Xenopus Rtn4a is required for de novo NPC formation in vitro. (A) Inhibition of NPC insertion by anti–(α)-Rtn4a but not anti–(α)-Rtn2 antibodies. Preassembled nuclei were incubated with fresh cytosol in the presence of 10 µM of antibodies for 30 min, and pores were visualized by fluorescently labeled WGA. The NPC number of 50 nuclei is plotted. Error bars represent standard deviation. (B) Schematic illustration of dextran influx assay. When preassembled nuclei (N-0) are incubated with mock-depleted cytosol, intact new pores are inserted (orange circles). In contrast, when N-0 nuclei are incubated with WGA-depleted cytosol, new pores form that cannot exclude dextran (blue circles).

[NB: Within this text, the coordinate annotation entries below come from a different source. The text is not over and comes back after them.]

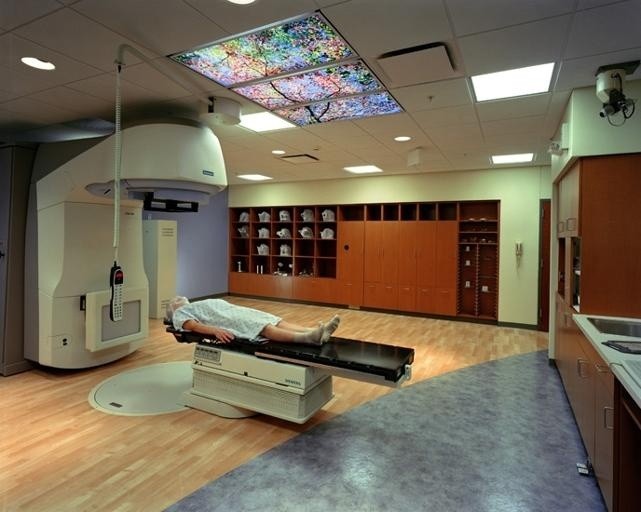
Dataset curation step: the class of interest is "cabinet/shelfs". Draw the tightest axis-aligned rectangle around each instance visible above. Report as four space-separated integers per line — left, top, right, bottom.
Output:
229 199 501 326
554 155 641 511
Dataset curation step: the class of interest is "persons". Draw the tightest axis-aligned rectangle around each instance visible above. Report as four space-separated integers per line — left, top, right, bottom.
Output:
166 296 340 346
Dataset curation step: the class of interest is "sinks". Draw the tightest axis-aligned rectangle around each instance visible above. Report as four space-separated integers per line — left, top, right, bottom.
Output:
587 317 641 337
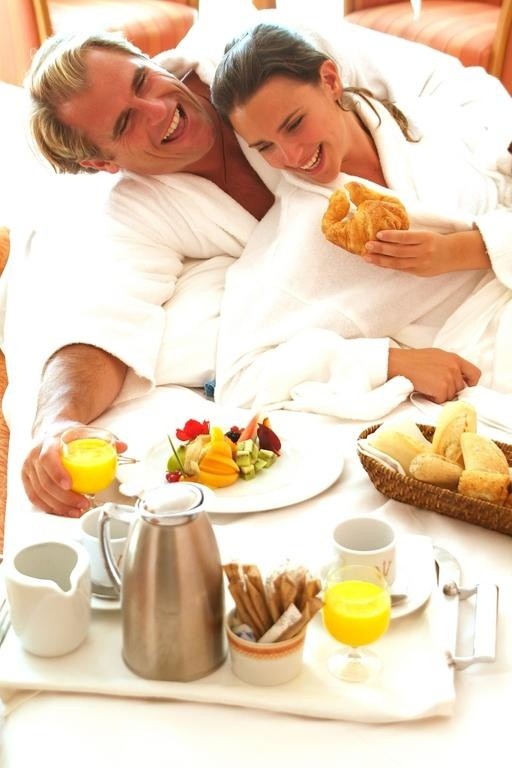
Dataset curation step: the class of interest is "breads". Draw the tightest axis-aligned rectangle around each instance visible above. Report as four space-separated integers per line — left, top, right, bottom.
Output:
320 180 409 256
433 406 477 463
408 453 461 485
458 467 509 505
366 415 435 477
457 432 509 475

If RTNs are required for an early step of NPC assembly, pore/hole formation should be blocked and 70-kD dextran should be excluded. (C) Nuclei were assembled with DiIC₁₆(3)-labeled membranes (red) and incubated with WGA-depleted cytosol in the absence (IgG and α-Rtn2) or presence of inhibitory antibodies (α-Rtn4a) or the calcium chelator BAPTA. After a 10-min incubation, fluorescently labeled 70-kD dextran was added (green), and nuclei were immediately imaged using confocal microscopy (n ≥ 20). (D) In the same reactions as C, surface images were taken from unfixed nuclei that did not exclude (IgG and α-Rtn2) or did exclude (α-Rtn4a) 70-kD dextran. Under all conditions, the NEs were visible as flat membrane patches connected to intact ER tubules. Bars, 10 µm.